BEGIN Exercise data
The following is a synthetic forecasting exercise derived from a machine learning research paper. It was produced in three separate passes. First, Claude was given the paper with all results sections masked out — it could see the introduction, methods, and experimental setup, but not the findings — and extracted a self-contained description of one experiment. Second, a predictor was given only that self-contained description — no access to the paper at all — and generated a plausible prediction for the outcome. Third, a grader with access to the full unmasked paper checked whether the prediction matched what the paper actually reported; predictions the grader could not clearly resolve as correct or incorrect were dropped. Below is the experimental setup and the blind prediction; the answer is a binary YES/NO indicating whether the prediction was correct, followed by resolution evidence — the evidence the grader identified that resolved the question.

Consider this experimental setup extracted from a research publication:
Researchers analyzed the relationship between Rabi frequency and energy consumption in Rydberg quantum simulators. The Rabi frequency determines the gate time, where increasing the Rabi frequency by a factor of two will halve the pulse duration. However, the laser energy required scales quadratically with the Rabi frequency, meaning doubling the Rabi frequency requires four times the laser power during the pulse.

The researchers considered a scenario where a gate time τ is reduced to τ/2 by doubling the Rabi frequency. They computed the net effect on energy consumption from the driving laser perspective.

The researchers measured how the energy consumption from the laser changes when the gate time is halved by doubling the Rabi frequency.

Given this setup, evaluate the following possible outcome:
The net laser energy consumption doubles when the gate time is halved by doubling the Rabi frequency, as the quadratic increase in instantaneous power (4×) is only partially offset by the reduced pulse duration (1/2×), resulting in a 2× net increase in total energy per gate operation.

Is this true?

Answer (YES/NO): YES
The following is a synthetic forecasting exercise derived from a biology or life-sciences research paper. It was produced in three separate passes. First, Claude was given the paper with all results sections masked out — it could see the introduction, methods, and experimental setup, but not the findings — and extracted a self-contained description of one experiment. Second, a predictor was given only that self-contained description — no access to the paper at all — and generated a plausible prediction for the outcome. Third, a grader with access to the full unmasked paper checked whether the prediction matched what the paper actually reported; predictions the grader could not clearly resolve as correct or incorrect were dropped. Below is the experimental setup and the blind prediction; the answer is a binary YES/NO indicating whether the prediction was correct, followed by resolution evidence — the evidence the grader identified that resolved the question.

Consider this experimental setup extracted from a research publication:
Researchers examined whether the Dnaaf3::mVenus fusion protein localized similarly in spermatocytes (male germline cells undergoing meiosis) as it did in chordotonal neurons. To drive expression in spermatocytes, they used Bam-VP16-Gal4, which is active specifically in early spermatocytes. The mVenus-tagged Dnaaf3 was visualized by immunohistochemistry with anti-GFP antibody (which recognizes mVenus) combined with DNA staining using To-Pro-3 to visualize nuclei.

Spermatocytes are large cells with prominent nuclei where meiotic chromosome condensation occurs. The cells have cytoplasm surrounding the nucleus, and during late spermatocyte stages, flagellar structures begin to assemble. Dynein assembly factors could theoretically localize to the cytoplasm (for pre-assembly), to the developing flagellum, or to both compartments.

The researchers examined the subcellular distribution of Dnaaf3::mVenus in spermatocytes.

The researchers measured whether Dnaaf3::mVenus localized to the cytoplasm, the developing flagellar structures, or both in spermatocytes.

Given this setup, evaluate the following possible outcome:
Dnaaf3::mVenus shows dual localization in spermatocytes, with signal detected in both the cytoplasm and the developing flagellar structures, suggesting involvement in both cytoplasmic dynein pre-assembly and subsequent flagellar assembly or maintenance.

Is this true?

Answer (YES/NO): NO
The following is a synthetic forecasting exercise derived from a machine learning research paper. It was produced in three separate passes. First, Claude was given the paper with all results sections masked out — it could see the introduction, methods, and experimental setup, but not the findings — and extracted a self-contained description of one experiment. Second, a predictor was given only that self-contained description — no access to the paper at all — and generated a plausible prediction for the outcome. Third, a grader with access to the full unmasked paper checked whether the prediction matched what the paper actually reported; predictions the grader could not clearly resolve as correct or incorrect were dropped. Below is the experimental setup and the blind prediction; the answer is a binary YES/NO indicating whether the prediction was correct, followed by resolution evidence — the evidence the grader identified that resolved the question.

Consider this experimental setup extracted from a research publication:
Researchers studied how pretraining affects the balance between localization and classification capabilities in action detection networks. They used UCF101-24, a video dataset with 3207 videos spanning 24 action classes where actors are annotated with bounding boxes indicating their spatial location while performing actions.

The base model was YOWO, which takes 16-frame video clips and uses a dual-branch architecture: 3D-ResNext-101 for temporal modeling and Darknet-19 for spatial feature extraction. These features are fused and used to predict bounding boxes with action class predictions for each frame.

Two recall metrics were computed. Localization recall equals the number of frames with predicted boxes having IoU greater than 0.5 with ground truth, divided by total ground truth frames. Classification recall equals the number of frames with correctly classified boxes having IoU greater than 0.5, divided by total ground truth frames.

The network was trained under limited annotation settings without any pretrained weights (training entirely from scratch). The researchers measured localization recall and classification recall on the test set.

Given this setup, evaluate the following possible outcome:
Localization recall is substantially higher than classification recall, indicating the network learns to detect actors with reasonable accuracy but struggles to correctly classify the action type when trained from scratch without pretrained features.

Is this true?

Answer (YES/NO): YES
END Exercise data
▸ **What you need to do**: From the records above, retype only the lines starting at the line that contains "Spermatocytes are large" and ending at the line that contains "The researchers examined", both included.

▸ **Task result**:
Spermatocytes are large cells with prominent nuclei where meiotic chromosome condensation occurs. The cells have cytoplasm surrounding the nucleus, and during late spermatocyte stages, flagellar structures begin to assemble. Dynein assembly factors could theoretically localize to the cytoplasm (for pre-assembly), to the developing flagellum, or to both compartments.

The researchers examined the subcellular distribution of Dnaaf3::mVenus in spermatocytes.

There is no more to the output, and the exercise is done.